Reproduce the data below word for word, from the line containing "Based on what" through the final line of the data, both included.

═══ SUPPLIED RECORDS ═══

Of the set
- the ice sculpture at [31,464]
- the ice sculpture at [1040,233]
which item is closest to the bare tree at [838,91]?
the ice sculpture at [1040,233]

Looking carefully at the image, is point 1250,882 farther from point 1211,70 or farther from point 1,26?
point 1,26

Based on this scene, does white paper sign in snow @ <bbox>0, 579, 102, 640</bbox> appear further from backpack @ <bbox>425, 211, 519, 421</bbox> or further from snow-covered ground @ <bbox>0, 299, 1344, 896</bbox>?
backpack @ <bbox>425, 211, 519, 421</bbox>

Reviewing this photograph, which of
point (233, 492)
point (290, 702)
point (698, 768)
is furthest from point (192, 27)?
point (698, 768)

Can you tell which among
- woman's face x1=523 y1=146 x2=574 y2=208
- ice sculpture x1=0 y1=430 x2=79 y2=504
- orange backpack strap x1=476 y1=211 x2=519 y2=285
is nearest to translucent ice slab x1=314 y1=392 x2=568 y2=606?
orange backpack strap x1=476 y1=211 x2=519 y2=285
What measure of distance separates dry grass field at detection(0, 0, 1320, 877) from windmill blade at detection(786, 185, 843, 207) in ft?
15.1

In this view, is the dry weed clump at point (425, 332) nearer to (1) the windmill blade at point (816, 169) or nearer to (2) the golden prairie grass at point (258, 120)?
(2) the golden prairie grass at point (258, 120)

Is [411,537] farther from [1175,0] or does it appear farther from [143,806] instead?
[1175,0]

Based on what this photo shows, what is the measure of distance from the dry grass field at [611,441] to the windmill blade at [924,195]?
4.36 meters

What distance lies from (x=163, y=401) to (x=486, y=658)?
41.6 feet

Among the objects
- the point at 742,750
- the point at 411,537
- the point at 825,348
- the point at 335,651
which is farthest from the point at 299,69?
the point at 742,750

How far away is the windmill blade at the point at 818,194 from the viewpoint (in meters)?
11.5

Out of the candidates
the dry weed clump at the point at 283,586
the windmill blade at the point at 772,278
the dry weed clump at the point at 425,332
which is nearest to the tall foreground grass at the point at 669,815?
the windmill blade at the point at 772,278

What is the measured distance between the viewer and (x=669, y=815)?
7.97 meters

═══

CORRECT RESPONSE »
Based on what this photo shows, what is the measure of distance from the dry grass field at [611,441] to the windmill blade at [924,195]?
4.36 meters

What distance lies from (x=163, y=401) to (x=486, y=658)?
41.6 feet

Among the objects
- the point at 742,750
- the point at 411,537
- the point at 825,348
- the point at 335,651
which is farthest from the point at 299,69?
the point at 742,750

How far away is the windmill blade at the point at 818,194 from the viewpoint (in meters)?
11.5

Out of the candidates
the dry weed clump at the point at 283,586
the windmill blade at the point at 772,278
the dry weed clump at the point at 425,332
which is nearest to the tall foreground grass at the point at 669,815?
the windmill blade at the point at 772,278

What is the measured distance between the viewer and (x=669, y=815)?
7.97 meters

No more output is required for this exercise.